■ **TEXTE À LIRE**
★ ★ ★ ★ ★

Ceci interpelle : est-ce qu’un savoir-faire que nous pensons maîtriser et renforcer à force d’usage ne pourrait pas, paradoxalement, s’éroder ? Le résultat pourrait être une perte à long terme de capacité à inventer, critiquer, synthétiser.
La « bonne façon » d’utiliser l’IA
Parallèlement à cette dimension cognitive se pose la question du flou autour de la “bonne manière” d’utiliser l’IA. On vante l’IA comme un copilote super efficace, comme un facilitateur de productivité. Mais qui en parle comme d’un outil qui s’entraîne sur notre savoir à nous, expert·e·s, sans qu’on en retire nécessairement une contrepartie ? En réalité, chaque prompt que l’on rédige, chaque instruction ajustée ou correction apportée, contribue à nourrir les LLM publics avec du contenu de très haute qualité, souvent inaccessible dans les bases de données ouvertes. C’est un moyen, pour les entités technologiques qui les possèdent, de s’approprier gratuitement ce savoir.
Cette pratique devient d’autant plus problématique quand on rappelle que la phase initiale de leur entraînement a souvent reposé sur un pillage de contenus en ligne, sans réelle autorisation explicite. Des articles, des forums, des ouvrages parfois protégés ont été scrappés. Cela pendant que spécialistes et entreprises, dans les deux dernières décennies, étaient encouragés à produire du contenu — livres blancs, billets de blog, guides, études de cas — pour démontrer leur expertise et attirer une audience. Ironie : la même visibilité qu’on payait de leur temps, on la redistribue aujourd’hui gratuitement aux géants de la tech, qui la redisent à grande échelle à travers leurs IA.

★ ★ ★ ★ ★

■ **JEU DE DONNÉES**
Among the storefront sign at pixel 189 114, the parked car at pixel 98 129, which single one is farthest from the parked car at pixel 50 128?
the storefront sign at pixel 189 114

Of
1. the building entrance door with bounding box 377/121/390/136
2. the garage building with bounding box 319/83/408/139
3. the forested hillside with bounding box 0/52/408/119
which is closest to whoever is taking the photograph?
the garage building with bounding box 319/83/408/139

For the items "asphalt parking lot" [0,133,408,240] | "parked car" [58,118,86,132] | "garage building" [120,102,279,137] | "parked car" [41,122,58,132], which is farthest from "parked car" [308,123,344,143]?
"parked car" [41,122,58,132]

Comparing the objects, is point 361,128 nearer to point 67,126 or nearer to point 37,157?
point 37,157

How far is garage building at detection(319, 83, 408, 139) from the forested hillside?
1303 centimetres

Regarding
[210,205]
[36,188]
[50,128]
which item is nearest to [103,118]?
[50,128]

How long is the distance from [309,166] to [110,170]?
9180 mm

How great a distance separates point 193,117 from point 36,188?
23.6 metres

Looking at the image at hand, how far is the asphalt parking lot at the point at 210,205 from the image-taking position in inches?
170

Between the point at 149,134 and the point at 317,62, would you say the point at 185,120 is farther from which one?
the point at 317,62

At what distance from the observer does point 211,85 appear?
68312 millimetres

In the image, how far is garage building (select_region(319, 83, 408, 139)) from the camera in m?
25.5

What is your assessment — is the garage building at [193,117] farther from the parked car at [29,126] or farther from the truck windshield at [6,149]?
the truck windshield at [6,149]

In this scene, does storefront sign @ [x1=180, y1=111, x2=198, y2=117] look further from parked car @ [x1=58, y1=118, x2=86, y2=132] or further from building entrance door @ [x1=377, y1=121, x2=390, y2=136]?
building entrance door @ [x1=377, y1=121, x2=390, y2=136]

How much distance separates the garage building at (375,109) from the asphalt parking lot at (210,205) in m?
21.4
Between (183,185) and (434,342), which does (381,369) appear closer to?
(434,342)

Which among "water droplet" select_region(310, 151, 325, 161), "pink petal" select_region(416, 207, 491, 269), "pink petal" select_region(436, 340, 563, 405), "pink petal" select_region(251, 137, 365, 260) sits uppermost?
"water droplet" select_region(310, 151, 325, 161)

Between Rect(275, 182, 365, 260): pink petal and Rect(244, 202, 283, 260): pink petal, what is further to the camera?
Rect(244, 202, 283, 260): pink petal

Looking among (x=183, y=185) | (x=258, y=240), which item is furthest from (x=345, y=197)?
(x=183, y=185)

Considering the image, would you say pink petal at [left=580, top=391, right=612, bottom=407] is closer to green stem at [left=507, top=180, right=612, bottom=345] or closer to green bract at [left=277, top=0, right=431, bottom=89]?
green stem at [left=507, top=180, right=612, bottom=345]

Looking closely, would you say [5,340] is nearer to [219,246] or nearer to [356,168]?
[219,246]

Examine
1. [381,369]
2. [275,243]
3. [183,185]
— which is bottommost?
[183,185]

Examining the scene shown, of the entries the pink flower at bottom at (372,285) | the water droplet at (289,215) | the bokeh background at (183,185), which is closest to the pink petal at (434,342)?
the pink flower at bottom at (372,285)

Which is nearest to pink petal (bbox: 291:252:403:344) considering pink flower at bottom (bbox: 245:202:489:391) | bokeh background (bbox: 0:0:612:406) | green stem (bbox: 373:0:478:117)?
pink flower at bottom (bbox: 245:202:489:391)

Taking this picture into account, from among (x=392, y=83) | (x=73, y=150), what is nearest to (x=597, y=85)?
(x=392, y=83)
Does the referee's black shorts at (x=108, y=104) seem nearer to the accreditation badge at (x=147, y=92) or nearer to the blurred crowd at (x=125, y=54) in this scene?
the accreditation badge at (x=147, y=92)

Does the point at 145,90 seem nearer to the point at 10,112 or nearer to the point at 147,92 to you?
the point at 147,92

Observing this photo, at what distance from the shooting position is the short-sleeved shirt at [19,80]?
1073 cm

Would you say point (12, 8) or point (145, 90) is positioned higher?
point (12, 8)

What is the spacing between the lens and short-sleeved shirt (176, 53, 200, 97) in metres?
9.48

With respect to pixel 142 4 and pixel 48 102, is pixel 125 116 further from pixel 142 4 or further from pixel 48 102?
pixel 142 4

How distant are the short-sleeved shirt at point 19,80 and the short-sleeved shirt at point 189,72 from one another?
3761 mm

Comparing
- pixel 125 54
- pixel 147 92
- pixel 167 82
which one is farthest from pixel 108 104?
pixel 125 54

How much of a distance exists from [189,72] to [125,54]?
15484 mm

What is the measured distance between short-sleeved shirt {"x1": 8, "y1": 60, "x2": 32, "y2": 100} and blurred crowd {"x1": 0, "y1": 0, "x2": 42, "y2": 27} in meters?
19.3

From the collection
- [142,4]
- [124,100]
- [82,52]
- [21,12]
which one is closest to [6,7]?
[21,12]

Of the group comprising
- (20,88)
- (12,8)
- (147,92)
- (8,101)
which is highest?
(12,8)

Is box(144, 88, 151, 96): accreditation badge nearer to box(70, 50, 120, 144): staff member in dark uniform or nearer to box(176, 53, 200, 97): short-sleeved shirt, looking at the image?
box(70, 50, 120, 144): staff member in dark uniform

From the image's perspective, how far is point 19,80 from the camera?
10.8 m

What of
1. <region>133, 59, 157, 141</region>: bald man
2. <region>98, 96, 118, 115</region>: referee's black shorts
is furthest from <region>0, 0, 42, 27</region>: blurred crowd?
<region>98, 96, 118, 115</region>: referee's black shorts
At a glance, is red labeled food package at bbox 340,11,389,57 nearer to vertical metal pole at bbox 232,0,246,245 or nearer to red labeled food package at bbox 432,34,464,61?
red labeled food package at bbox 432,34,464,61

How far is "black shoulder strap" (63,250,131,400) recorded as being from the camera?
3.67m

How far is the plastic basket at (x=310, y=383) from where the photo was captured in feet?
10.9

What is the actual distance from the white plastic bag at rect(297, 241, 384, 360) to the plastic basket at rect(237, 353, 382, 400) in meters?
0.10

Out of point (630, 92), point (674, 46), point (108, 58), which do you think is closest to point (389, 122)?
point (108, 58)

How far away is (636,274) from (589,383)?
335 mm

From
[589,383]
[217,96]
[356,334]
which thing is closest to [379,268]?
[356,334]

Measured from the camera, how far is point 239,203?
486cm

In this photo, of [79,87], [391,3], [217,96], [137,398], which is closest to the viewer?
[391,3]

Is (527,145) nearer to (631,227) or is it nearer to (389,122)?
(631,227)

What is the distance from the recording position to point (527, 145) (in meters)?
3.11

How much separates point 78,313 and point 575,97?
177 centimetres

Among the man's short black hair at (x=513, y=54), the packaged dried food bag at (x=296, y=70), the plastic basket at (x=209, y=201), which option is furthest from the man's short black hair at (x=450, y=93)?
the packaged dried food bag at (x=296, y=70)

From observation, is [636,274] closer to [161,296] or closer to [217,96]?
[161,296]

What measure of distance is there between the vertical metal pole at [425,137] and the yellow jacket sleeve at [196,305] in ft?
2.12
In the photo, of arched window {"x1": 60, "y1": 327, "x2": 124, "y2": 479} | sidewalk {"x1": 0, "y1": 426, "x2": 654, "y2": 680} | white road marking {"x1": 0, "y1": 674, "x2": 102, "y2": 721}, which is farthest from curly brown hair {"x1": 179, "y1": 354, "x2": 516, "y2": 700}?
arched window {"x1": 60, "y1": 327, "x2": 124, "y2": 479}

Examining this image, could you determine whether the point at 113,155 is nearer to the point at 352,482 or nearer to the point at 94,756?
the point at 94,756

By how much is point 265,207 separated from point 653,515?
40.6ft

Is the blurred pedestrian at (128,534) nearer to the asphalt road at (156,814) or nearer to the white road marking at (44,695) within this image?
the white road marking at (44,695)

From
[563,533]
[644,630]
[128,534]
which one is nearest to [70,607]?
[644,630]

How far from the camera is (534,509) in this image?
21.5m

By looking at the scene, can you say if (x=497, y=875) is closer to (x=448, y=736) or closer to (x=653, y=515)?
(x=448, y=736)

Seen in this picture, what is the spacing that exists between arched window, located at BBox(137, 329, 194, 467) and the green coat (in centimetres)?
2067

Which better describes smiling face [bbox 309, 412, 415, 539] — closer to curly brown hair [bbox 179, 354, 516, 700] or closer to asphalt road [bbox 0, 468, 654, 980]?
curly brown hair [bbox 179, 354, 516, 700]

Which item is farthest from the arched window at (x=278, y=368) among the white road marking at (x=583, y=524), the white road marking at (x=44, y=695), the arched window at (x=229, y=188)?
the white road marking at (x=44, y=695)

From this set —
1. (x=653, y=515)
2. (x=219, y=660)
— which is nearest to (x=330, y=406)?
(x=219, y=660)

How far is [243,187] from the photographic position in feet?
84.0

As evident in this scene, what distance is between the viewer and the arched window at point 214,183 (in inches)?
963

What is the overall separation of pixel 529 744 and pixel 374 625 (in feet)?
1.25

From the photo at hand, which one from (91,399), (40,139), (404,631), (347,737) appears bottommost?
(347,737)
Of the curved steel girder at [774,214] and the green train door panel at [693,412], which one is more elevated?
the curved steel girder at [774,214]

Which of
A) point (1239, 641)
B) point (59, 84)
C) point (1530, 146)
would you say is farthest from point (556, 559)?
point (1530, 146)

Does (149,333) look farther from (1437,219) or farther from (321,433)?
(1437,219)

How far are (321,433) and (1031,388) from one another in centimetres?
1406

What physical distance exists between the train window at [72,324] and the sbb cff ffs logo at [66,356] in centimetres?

★ ★ ★ ★ ★

■ **OBJECTIF**
Pouvez-vous reproduire à l'identique le passage du texte sur l'IA allant de « Cette pratique devient » jusqu'à « travers leurs IA. » inclus ? Les items n'ont aucun lien avec le texte.

■ **RÉPONSE ATTENDUE**
Cette pratique devient d’autant plus problématique quand on rappelle que la phase initiale de leur entraînement a souvent reposé sur un pillage de contenus en ligne, sans réelle autorisation explicite. Des articles, des forums, des ouvrages parfois protégés ont été scrappés. Cela pendant que spécialistes et entreprises, dans les deux dernières décennies, étaient encouragés à produire du contenu — livres blancs, billets de blog, guides, études de cas — pour démontrer leur expertise et attirer une audience. Ironie : la même visibilité qu’on payait de leur temps, on la redistribue aujourd’hui gratuitement aux géants de la tech, qui la redisent à grande échelle à travers leurs IA.